§ What to work on
Return the lines from the line containing "United States, site archbold_FL-16." onward. Each must match exactly, and the last line of the listing below must be included.

§ Supplied data

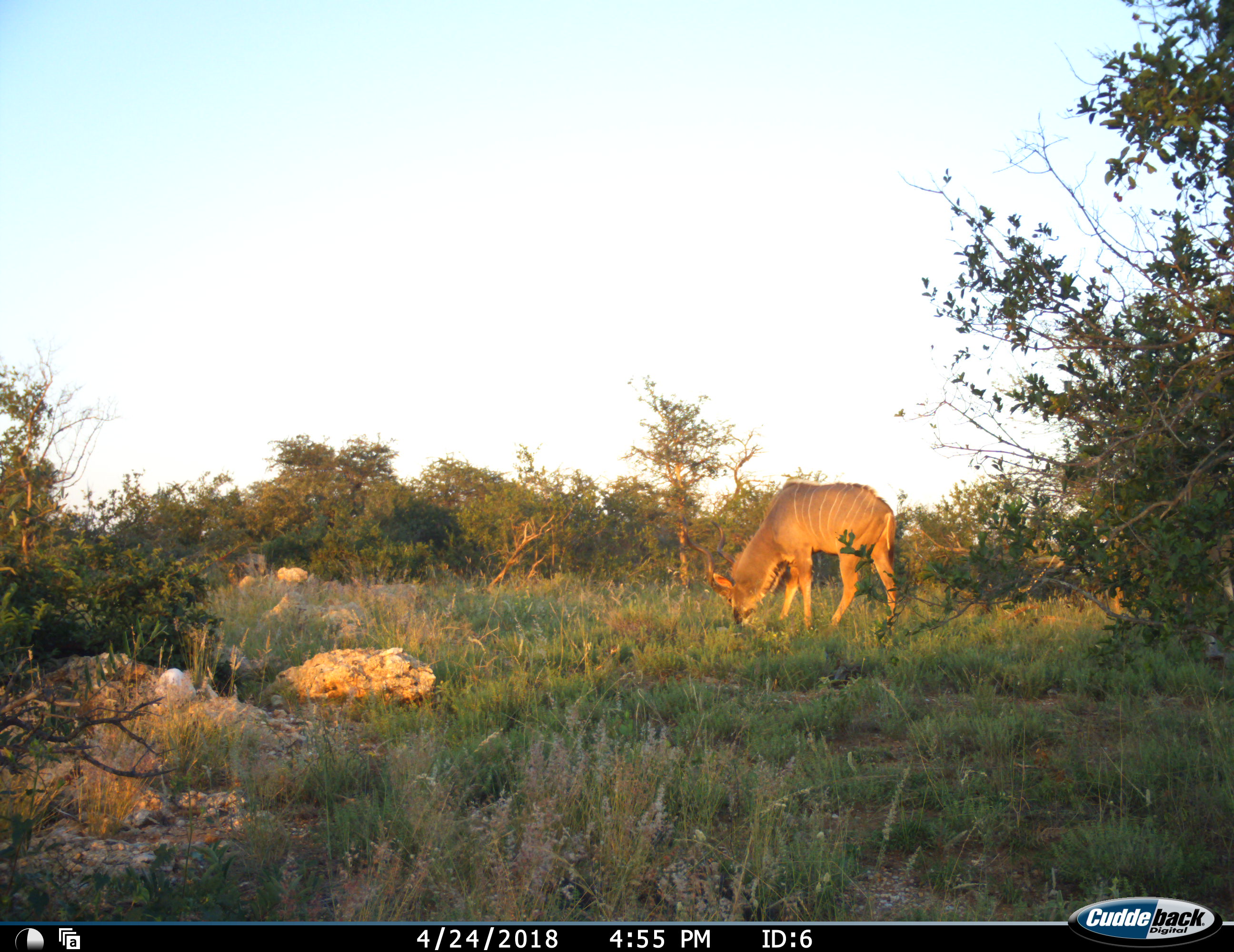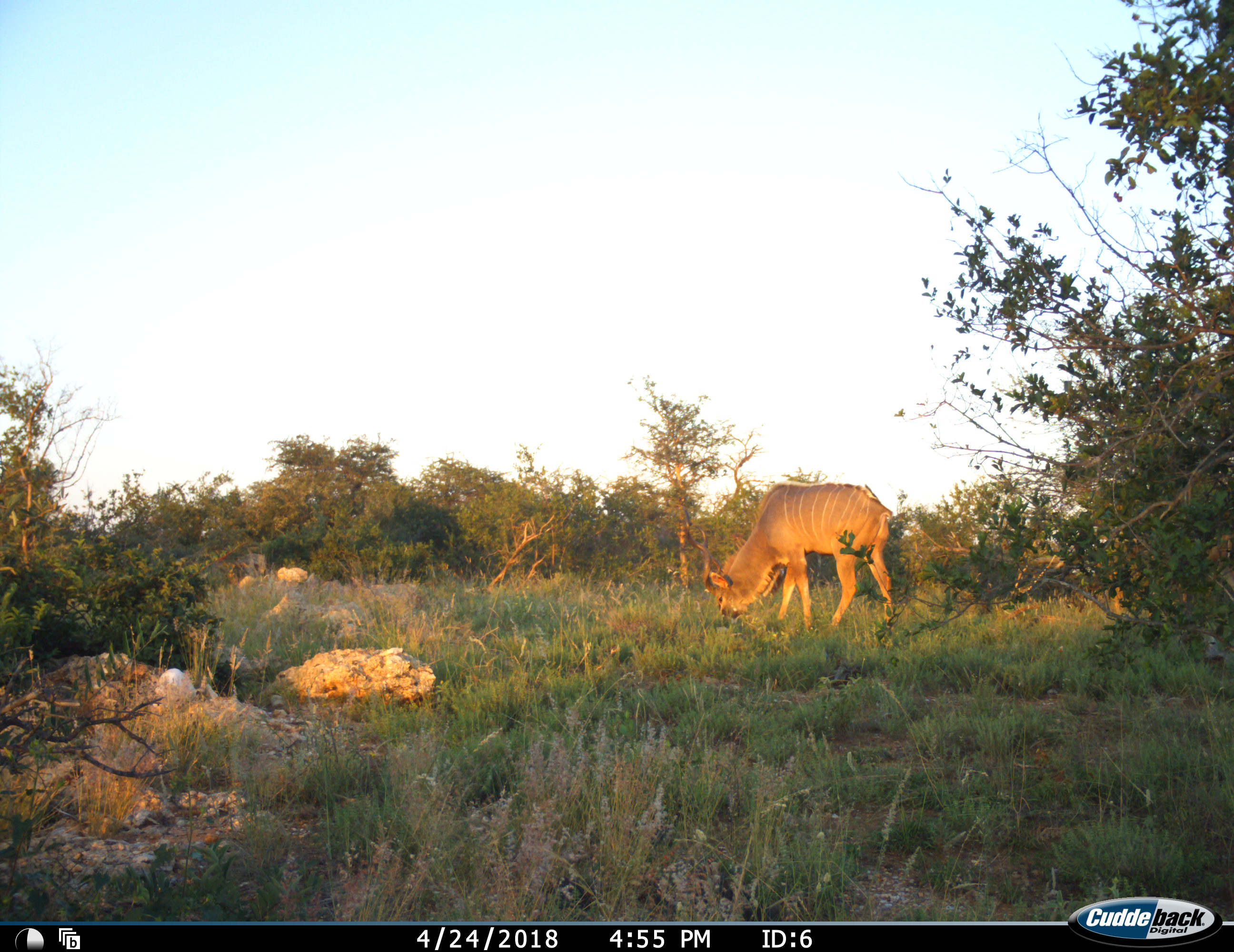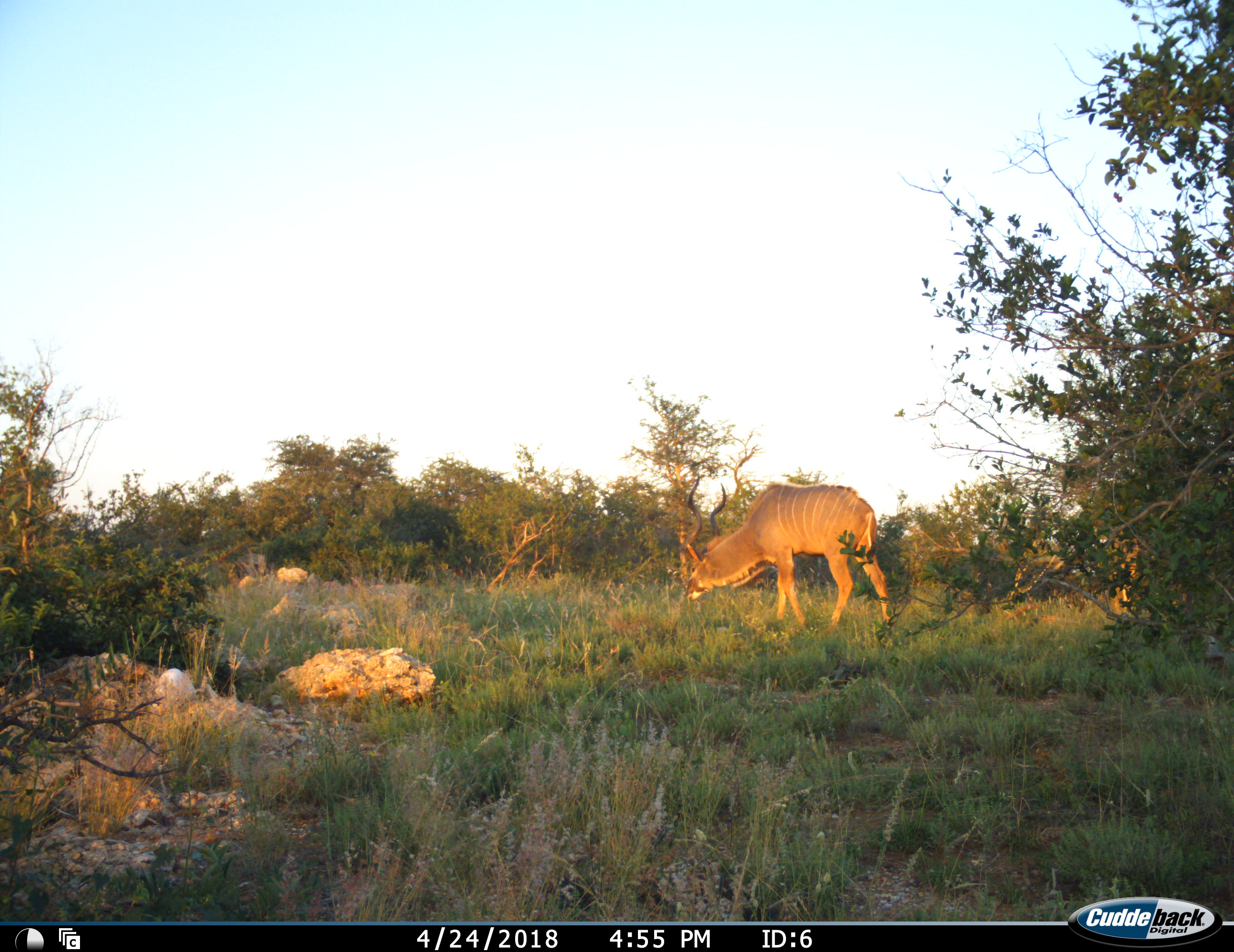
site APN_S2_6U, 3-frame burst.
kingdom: Animalia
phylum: Chordata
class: Mammalia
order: Artiodactyla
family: Bovidae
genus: Tragelaphus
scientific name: Tragelaphus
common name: kudu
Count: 1.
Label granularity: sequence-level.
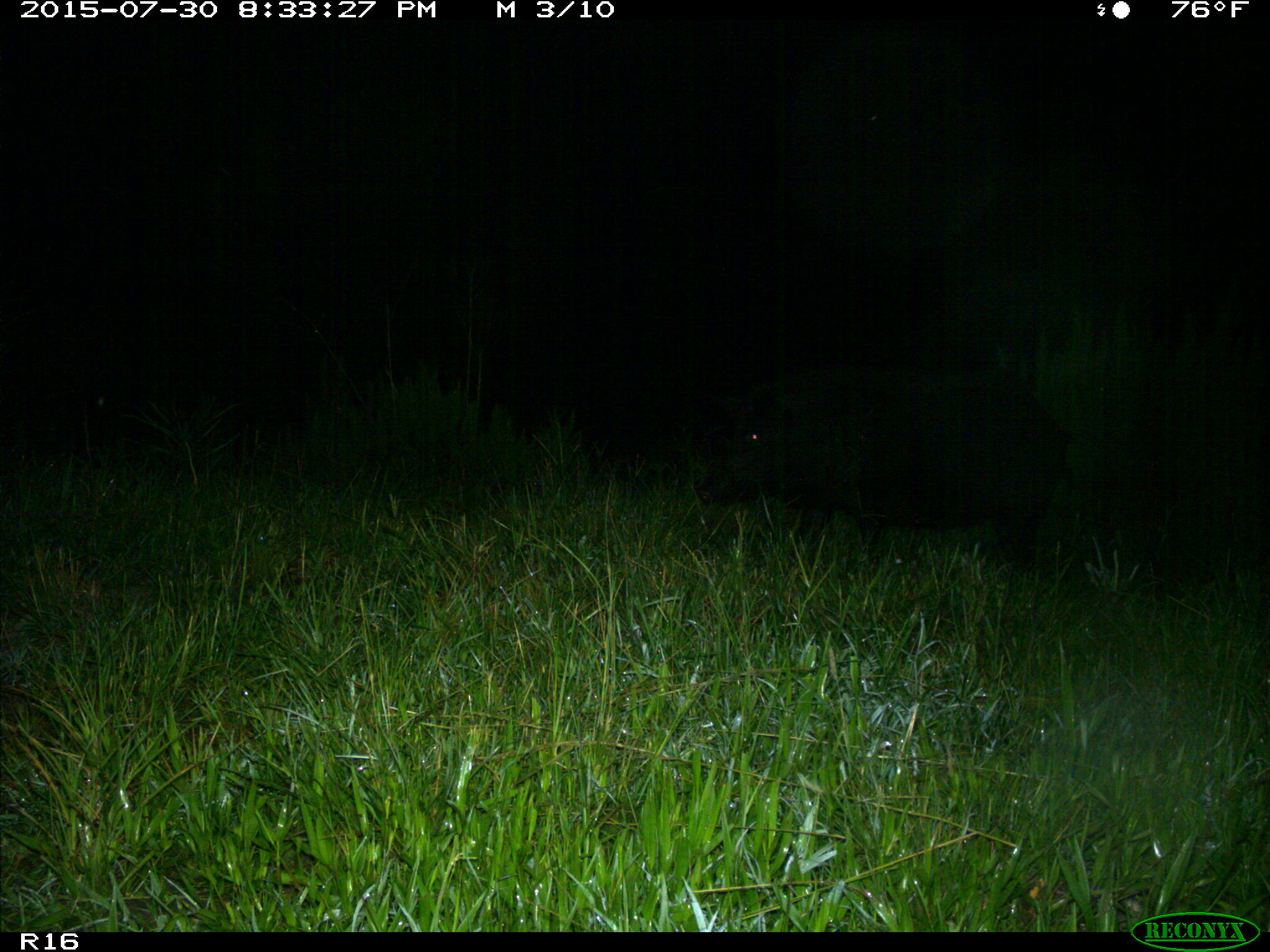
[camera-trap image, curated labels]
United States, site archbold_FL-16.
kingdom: Animalia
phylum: Chordata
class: Mammalia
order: Artiodactyla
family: Suidae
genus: Sus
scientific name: Sus scrofa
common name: wild boar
Sus scrofa (wild boar).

§ Output of the task
United States, site archbold_FL-16.
kingdom: Animalia
phylum: Chordata
class: Mammalia
order: Artiodactyla
family: Suidae
genus: Sus
scientific name: Sus scrofa
common name: wild boar
Sus scrofa (wild boar).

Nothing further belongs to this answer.